Communicating with their surroundings can help plants survive. Eye-catching flowers blooming in the spring send a message to insects and animals that their flowers are ready for pollination.

(Chile’s new national park protects nearly 200 flower species and other wonders.)

Researchers found that with special microphones that detect bat calls, you can hear plants, too. A wide range of species from tomatoes to cacti emit ultrasonic popping sounds when they’re stressed that can be heard by insects like moths, and mammals like bats and mice. Scientists are listening to these sounds of distress to find new methods to diagnose, treat, and monitor plants without touching them.

As humans, we may not be able to naturally hear them, but we can often smell plant messages. When grass is cut, it releases gaseous chemicals, a fragrant distress signal. It’s a comforting scent to those of us who associate it with being outside in warmer months. Plants also release this scent when eaten by a caterpillar—and as if responding to their call for help—other bugs take notice and prey on those caterpillars.

(Can crops grow in the dark?)

This smelly signal belongs to a group of chemicals called volatiles, which can travel far as gasses both above and below ground. Each plant species has their own special mixture of volatile compounds. 

Natalia Dudareva, biochemist at Purdue University, says these volatile compounds have many different functions. Volatiles can draw in pollinators when a flower is ready, and even direct them to flowers left unpollinated. Volatiles from fruits attract organisms that will eat and distribute seeds. They’re also sent from leaves to “intoxicate” and drive away predators (think of how you react when you’re next to someone who’s wearing too much perfume.)

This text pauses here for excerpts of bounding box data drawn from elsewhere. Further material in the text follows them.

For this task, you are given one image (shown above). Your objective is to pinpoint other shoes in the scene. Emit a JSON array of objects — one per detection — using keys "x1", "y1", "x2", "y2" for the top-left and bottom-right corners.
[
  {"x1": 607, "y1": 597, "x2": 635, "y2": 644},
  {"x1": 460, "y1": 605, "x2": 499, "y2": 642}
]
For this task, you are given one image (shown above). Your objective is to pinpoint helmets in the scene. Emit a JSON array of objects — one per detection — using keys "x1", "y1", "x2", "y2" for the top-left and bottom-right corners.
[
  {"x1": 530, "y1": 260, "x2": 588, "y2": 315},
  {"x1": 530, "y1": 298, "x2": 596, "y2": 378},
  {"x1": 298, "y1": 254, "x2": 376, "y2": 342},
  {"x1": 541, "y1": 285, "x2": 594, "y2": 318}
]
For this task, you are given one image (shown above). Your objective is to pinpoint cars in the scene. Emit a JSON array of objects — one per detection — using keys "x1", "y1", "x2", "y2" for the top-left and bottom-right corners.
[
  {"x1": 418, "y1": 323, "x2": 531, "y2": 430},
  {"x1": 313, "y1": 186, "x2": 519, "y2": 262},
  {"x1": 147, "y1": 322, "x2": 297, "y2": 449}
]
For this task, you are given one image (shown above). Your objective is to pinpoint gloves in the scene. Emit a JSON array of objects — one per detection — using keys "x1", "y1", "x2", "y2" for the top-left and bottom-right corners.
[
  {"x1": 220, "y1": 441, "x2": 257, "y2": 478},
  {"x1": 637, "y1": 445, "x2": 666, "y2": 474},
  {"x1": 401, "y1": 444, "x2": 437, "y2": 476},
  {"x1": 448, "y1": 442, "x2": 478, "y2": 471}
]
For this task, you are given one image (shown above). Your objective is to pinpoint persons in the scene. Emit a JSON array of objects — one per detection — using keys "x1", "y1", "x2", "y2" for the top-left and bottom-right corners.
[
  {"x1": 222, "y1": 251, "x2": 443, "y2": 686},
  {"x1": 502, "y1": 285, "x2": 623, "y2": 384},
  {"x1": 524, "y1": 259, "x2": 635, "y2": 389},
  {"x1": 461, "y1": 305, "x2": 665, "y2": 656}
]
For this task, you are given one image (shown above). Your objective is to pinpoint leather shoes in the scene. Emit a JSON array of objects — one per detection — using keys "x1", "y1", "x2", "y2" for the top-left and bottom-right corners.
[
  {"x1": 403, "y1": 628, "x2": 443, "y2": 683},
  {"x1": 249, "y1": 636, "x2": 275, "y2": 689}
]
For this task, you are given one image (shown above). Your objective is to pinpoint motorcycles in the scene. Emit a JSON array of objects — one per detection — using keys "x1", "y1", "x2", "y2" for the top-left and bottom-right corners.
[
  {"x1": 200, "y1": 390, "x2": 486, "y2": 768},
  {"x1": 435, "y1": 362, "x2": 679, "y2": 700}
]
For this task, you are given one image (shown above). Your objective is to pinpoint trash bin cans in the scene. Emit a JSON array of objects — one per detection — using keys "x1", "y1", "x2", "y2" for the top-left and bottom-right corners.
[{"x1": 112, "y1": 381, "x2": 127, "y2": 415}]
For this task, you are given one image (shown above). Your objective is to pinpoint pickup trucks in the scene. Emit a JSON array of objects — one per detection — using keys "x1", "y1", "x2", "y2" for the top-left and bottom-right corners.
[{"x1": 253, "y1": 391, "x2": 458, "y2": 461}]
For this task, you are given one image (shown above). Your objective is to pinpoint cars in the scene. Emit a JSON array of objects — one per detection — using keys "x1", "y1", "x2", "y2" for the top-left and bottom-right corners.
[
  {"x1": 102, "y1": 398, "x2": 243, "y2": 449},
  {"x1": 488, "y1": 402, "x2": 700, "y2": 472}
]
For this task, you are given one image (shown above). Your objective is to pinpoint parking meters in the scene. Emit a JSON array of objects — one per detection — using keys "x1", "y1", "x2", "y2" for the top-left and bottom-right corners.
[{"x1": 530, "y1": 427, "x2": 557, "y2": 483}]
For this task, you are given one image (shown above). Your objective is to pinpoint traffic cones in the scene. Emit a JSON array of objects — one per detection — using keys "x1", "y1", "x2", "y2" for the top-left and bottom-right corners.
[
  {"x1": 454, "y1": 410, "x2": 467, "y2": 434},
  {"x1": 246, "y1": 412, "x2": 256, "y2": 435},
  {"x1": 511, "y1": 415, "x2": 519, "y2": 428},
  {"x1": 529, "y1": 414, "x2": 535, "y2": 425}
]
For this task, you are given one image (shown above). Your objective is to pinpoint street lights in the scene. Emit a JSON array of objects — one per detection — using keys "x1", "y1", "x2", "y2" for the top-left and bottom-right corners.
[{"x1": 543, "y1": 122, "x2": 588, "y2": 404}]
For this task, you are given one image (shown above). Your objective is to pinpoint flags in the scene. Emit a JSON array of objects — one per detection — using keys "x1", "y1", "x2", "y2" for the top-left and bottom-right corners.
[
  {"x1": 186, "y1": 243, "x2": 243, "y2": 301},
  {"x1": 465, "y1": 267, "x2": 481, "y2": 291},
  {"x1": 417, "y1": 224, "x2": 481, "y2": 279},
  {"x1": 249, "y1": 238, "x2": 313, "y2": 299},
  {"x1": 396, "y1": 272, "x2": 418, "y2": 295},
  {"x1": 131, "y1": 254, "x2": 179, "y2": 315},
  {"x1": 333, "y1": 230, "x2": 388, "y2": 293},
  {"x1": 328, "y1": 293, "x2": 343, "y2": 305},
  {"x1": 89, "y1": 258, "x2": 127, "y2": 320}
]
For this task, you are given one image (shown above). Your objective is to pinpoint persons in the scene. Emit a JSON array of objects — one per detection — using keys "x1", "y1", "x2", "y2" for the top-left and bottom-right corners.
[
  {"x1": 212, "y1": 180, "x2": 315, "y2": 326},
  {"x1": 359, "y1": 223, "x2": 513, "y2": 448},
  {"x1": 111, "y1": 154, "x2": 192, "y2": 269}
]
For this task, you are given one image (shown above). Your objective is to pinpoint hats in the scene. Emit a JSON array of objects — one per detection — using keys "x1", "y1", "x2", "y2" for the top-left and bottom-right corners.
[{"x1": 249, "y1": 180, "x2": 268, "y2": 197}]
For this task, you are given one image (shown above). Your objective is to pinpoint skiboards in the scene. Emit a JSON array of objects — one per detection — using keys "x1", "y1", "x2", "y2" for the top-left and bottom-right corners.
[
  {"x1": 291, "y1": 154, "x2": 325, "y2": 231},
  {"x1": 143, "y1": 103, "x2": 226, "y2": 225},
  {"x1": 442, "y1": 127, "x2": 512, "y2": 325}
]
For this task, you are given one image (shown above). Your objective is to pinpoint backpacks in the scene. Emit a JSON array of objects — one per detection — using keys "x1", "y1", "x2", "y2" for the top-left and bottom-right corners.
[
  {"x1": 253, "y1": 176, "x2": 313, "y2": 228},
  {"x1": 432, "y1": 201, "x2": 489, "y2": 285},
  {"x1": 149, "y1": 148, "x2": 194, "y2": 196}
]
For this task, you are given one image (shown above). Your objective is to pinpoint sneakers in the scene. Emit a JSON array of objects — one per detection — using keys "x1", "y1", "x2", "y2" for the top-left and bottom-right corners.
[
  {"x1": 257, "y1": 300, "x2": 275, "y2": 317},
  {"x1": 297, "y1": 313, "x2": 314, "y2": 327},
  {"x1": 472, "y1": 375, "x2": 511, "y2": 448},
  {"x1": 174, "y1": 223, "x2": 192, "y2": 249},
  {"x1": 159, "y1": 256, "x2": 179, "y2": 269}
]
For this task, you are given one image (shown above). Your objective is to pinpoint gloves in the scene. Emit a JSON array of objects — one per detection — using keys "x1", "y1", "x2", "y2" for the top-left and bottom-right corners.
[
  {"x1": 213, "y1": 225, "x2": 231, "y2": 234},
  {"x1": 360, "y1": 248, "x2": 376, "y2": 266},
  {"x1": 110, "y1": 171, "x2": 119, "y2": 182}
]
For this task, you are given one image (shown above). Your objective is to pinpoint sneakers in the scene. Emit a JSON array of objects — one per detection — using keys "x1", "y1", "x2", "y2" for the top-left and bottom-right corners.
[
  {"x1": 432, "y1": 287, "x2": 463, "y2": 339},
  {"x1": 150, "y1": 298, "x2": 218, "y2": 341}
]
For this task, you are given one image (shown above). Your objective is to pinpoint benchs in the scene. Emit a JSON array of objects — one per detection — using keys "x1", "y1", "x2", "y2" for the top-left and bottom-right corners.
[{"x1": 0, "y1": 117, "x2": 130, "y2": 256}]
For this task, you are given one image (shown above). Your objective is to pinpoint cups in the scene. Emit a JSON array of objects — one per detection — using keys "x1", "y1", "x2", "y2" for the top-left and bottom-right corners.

Researchers have also learned plants can send messages through volatiles about specific threats they’re facing, like predation. Plants neighboring a volatile-emitting plant have been observed to prepare to defend against a threat before they experience it themselves.

Plants can also detect kin vs non-kin using volatiles and change their behavior accordingly. For example, plants will detect their offspring and help them grow instead of competing with them for resources, says Andrea Clavijo McCormick, research officer at the school of agriculture and environment at Massey University.

Plants release volatiles underground, too. Especially prevalent in forests, plants send a “come here” signal to fungi underground, which wraps around the root. Many fungi can stretch and gather nutrients, delivering it back to the plant in exchange for sugar the plant made through photosynthesis.

Let’s stay in touch

A tree in a forest will form relationships with many different fungi, and one fungus will have relationships with many different trees—connecting them in a mycorrhizal network (“myco” means fungus, “rhizal” means root), says Cathie Aime, professor of mycology at Purdue University and rotating program director at NSF.

Interesting “conversations” happen where fungus meets root. The two parties have been observed swapping bits of small RNA, which alter gene expression in the other organism. If the fungus is an ally, it says: “you can trust me,” and it helps the plant grow. If the fungus is a foe, the small RNA from the fungus turns off the plant’s defensive genes, making it easier for the fungus to attack, says Rawat.

When multiple trees are connected by one fungus, they can share resources. Carbon has been traced going through an older “nurse” tree through fungal networks to another, younger tree that's too young to get a good source of light and photosynthesize.

Below ground, plants also communicate with microbes. Like fungi, they’re drawn to the roots and attach themselves by forming a biofilm. For example, growth-promoting bacteria can prime the plant’s defenses, increasing their resistance to disease.

Research into plants’ microbiome below ground is ripe for exploration, and findings could help us enrich soil to feed our growing population.